### Low Overhead Security Isolation using Lightweight Kernels and TEEs

John R. Lange (ORNL/Pitt), Nicholas Gordon (Pitt), Brian Gaines (SNL)



## **Post Exascale HPC OS/R Challenges**

- Security is becoming increasingly important on large scale HPC systems
  - Edge Integration will introduce co-located workloads from new users
  - Data centric AI/ML workloads will require access to sensitive/protected data
  - Federation of HPC resources will require cross organizational identities
- Existing HPC OS/Rs still rely on traditional security controls
  - Unix account identities
  - Unix file permissions
- Increased security requirements will require more extensive OS/R security capabilities
- This work:
  - First step towards leveraging trusted computing hardware features to enable secure compartmentalization of HPC OS/Rs
    - Combine Lightweight Kernels and Trusted Hypervisors

# **Trusted Computing Capabilities**

- Hardware security features are becoming prevalent
  - Intel SGX, ARM TrustZone, AMD SEV
  - Not a HPC viable solution yet, but we're heading in the right direction
- Necessary Features:
  - Isolated Execution
  - Sealed Storage
  - Attestation

### **TEE Features**

- Isolated Execution provides isolated HW resources on an untrusted platform
  - Hardware protected confidentiality and integrity for code and data
  - External software cannot access enclave memory
  - Enclaves are permitted to access external memory
- Sealed storage allows for the long-term secure storage of protected information
- Local and remote attestation allows verification of the authenticity of an enclave
  - Local attestation has limited utility for distributed systems
- Enclaves are protected from co-located applications and malicious OS/Hypervisors

# **Current TEE approaches**

#### • Intel SGX

- Isolated Execution, Sealed Storage, Local + Remote attestation
- Enclaves have limited functionality (i.e. no system calls)

#### ARM TrustZone

- Isolated Execution, Sealed Storage, only Local Attestation on some platforms
- Can Isolate full OS/Hypervisor stacks
- Designed for commodity/handset devices
- AMD SEV
  - Isolated Execution for Virtual Machines

## **TEEs for HPC**

- Ideal solution is probably a combination of SGX and TrustZone
  - Memory isolation and encryption
  - Scalably attestable execution environments
  - Dynamic instantiation of TEE instances
  - Secure I/O capabilities
  - Dynamic resource assignment

• We're heading in the right direction...
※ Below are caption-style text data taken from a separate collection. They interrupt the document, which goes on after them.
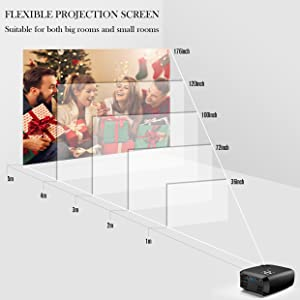 DBPOWER T22 LCD Portable Video Projector Support 1080P - HK Shared Dream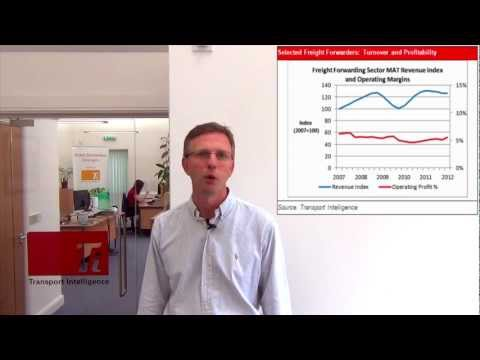 Global Freight Forwarding Market Analysis - Sector Profitability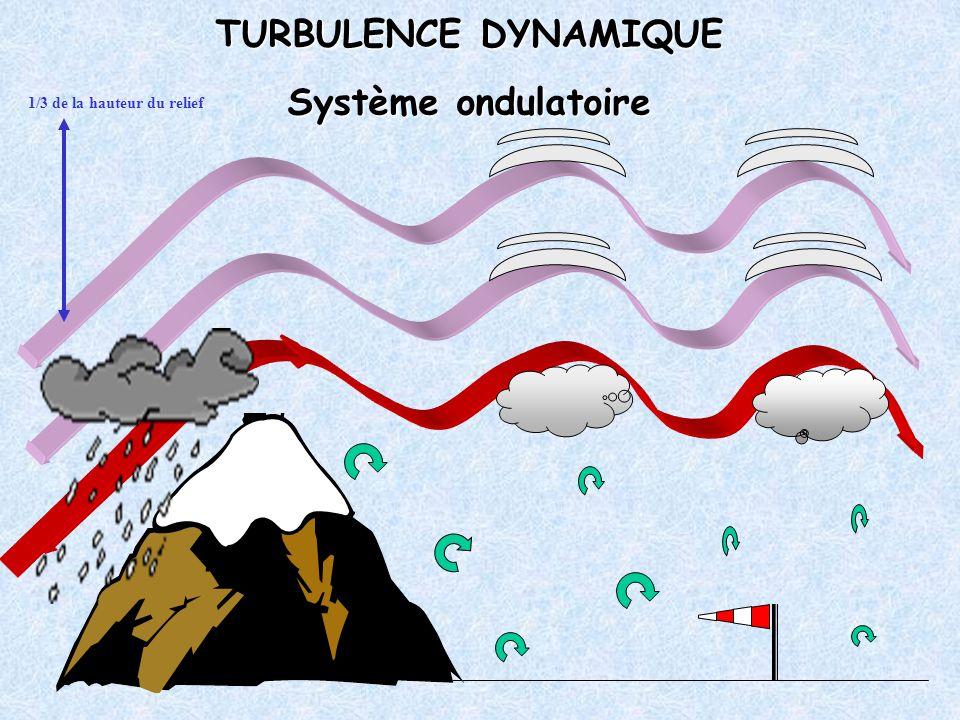 TURBULENCE DYNAMIQUE Système ondulatoire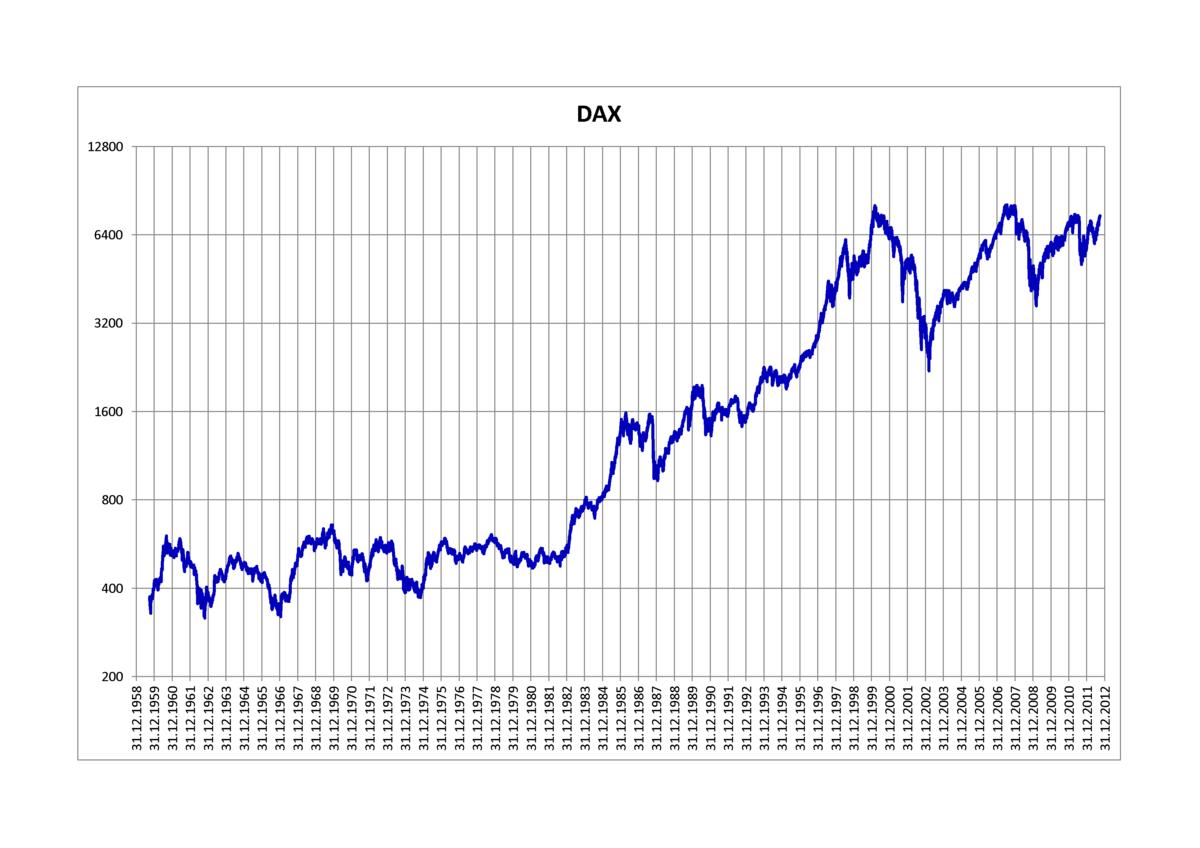 5 Jahre. Max. ,12,0,0. OneYear. mountain_ snapshot_mountain_oneyear. US-Staatsanleihen. US-Staatsanleihen sind von den USA emittierte Schuldverschreibungen mit einer Laufzeit von 10 .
#### The Arm Confidential Compute Architecture Arm CCA

- Realms enable you to run an application or service in such a way that your data is protected from:
- The host
- The hardware manufacturer or service supplier
- Other software running on the device or sharing the machine



### **Hardware Trends**

• We're heading in the right direction...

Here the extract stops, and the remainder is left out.